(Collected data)
--

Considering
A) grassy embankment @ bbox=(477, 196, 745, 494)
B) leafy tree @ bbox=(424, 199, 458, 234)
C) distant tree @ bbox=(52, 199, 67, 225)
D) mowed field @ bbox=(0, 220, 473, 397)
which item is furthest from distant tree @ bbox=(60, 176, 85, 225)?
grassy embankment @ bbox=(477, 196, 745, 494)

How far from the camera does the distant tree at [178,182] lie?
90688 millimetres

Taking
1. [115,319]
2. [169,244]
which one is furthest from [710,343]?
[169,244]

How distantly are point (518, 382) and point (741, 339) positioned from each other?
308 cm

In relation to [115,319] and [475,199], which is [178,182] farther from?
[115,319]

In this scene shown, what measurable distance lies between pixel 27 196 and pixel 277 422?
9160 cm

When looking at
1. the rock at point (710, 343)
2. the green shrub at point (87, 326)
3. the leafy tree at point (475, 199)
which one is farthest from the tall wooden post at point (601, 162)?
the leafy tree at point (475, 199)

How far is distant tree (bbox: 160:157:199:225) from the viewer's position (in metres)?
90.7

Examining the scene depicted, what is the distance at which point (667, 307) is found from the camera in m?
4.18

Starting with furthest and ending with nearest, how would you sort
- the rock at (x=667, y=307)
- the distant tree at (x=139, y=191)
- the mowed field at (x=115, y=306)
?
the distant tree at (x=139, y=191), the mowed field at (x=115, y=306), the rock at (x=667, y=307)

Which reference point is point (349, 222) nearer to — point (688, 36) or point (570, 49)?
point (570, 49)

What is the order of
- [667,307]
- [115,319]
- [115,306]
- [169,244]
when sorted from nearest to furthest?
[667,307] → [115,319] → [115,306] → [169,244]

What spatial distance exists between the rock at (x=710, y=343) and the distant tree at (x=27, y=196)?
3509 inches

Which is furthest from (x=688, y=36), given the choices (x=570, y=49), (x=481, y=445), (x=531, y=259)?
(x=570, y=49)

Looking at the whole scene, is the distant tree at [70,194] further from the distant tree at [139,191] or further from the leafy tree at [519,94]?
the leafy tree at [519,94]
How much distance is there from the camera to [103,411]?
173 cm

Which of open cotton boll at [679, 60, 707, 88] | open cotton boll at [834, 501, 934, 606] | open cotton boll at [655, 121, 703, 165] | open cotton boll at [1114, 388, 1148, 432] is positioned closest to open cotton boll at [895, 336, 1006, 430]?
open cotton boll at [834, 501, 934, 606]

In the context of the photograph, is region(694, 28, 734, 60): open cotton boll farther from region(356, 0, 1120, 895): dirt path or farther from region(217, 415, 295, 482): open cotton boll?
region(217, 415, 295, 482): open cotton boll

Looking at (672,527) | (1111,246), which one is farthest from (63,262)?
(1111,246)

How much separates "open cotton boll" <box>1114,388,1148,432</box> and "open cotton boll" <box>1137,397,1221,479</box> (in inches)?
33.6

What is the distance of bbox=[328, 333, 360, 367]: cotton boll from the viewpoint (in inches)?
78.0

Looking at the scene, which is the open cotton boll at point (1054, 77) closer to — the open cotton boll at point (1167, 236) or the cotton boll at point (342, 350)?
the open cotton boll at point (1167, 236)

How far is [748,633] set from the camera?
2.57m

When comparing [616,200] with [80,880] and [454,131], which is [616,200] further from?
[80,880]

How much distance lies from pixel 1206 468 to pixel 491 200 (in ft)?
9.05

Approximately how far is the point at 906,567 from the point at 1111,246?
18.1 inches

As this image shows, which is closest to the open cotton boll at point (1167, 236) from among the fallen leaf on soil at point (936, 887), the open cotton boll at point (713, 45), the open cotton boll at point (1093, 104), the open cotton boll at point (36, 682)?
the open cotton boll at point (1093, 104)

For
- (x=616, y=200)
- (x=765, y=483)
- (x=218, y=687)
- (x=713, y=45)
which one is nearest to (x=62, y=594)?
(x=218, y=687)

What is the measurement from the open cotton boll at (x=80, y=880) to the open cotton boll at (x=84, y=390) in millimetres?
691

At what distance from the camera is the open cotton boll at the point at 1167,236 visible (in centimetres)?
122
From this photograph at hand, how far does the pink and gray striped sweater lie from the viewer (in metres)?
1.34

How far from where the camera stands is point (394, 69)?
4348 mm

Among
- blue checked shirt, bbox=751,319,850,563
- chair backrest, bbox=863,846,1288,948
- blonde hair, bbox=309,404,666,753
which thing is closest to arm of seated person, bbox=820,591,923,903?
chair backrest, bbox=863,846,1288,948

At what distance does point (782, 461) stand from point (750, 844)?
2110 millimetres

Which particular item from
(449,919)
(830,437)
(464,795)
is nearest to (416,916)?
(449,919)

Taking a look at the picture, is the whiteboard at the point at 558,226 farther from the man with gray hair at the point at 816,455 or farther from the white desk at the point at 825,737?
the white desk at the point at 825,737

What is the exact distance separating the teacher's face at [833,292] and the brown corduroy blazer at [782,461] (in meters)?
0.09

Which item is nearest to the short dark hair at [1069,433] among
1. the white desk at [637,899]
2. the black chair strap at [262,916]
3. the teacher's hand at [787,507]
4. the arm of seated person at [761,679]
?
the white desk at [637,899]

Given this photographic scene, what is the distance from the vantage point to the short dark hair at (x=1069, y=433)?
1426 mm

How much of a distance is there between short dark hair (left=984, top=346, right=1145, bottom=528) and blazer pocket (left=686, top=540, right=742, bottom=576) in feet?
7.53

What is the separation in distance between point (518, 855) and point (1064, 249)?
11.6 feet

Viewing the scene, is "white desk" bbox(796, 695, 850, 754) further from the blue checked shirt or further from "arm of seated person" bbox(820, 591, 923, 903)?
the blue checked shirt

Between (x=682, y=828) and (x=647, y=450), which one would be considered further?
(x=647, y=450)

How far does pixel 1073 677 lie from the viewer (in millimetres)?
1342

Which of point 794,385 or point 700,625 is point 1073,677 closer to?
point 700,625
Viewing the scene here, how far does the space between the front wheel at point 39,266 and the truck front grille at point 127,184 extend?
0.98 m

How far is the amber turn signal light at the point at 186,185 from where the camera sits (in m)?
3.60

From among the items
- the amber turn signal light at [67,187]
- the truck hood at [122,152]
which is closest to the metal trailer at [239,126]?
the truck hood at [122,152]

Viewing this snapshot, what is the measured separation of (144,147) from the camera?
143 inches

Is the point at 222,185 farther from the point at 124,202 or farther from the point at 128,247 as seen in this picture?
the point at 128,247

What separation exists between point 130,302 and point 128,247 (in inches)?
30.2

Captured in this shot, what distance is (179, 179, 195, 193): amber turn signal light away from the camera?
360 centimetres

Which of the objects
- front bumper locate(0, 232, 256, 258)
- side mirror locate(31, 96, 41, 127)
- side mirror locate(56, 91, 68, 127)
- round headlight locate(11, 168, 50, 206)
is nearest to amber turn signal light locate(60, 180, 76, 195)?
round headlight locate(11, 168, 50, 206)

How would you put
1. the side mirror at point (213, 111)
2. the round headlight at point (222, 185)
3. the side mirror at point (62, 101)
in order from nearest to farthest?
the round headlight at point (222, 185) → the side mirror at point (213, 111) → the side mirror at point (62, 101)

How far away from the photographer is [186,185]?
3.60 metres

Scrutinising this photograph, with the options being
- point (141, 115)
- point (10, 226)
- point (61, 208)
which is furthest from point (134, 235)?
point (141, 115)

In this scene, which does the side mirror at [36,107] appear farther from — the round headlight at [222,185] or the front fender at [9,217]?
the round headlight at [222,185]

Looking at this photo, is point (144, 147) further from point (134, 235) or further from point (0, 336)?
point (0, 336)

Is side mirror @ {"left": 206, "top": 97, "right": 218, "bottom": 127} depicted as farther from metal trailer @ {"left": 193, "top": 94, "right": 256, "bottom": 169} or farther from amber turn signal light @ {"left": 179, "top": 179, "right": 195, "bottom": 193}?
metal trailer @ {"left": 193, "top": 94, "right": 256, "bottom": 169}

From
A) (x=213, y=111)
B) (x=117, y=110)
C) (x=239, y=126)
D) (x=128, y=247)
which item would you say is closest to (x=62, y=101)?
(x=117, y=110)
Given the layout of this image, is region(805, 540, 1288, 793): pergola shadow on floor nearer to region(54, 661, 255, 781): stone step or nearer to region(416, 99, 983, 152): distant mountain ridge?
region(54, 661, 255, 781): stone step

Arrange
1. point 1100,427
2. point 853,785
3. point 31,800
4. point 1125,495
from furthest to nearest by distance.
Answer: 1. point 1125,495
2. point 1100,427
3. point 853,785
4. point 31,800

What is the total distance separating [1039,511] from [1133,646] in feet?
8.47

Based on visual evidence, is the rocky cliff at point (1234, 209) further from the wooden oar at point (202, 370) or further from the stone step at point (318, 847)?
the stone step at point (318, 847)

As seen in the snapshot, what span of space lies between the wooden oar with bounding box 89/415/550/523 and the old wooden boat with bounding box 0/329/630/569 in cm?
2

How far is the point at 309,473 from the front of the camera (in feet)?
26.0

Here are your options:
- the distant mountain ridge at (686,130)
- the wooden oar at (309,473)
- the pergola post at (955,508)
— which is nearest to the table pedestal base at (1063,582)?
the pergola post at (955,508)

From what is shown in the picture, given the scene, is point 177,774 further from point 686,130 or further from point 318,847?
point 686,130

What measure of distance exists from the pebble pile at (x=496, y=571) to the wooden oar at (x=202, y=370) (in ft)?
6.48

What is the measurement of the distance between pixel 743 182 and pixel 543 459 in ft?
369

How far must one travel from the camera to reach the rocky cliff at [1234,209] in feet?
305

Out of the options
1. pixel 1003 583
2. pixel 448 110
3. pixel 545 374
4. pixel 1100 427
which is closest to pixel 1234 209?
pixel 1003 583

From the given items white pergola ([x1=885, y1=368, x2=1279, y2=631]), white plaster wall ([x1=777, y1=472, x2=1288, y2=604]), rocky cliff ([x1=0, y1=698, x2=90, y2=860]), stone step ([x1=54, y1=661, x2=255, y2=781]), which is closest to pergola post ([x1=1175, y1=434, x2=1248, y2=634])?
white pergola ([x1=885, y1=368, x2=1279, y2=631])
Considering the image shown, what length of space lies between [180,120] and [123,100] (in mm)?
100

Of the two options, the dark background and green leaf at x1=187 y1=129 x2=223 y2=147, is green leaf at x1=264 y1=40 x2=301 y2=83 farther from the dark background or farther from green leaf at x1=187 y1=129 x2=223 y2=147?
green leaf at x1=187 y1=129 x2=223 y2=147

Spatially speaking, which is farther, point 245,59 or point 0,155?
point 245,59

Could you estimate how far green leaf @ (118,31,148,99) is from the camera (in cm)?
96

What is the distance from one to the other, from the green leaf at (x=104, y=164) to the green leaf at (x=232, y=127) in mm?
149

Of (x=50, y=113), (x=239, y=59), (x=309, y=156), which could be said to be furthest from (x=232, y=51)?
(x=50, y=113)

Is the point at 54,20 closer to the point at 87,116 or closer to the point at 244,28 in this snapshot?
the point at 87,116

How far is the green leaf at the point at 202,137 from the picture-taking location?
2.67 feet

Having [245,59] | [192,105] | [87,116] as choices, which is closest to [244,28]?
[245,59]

--

### TASK STATEMENT
Take the line with "Considering the image" and all lines after it to the last line, and reproduce them exactly.

### RESPONSE
Considering the image shown, what length of space lies between [180,120] and [123,100] (in mm)?
100

Of the two options, the dark background and green leaf at x1=187 y1=129 x2=223 y2=147, is green leaf at x1=264 y1=40 x2=301 y2=83 farther from the dark background or farther from green leaf at x1=187 y1=129 x2=223 y2=147?
green leaf at x1=187 y1=129 x2=223 y2=147

Spatially speaking, which is farther, point 245,59 or point 0,155?
point 245,59

Could you estimate how far green leaf @ (118,31,148,99) is from the camera (in cm)?
96

What is the distance from one to the other, from the green leaf at (x=104, y=164) to the green leaf at (x=232, y=127) in mm?
149

Of (x=50, y=113), (x=239, y=59), (x=309, y=156), which could be said to be furthest from (x=232, y=51)?
(x=50, y=113)

Is the point at 54,20 closer to the point at 87,116 or closer to the point at 244,28 in this snapshot?
the point at 87,116

How far is the green leaf at the point at 202,137 from the picture-taking location?
2.67 feet

Having [245,59] | [192,105] | [87,116] as choices, which is closest to [244,28]?
[245,59]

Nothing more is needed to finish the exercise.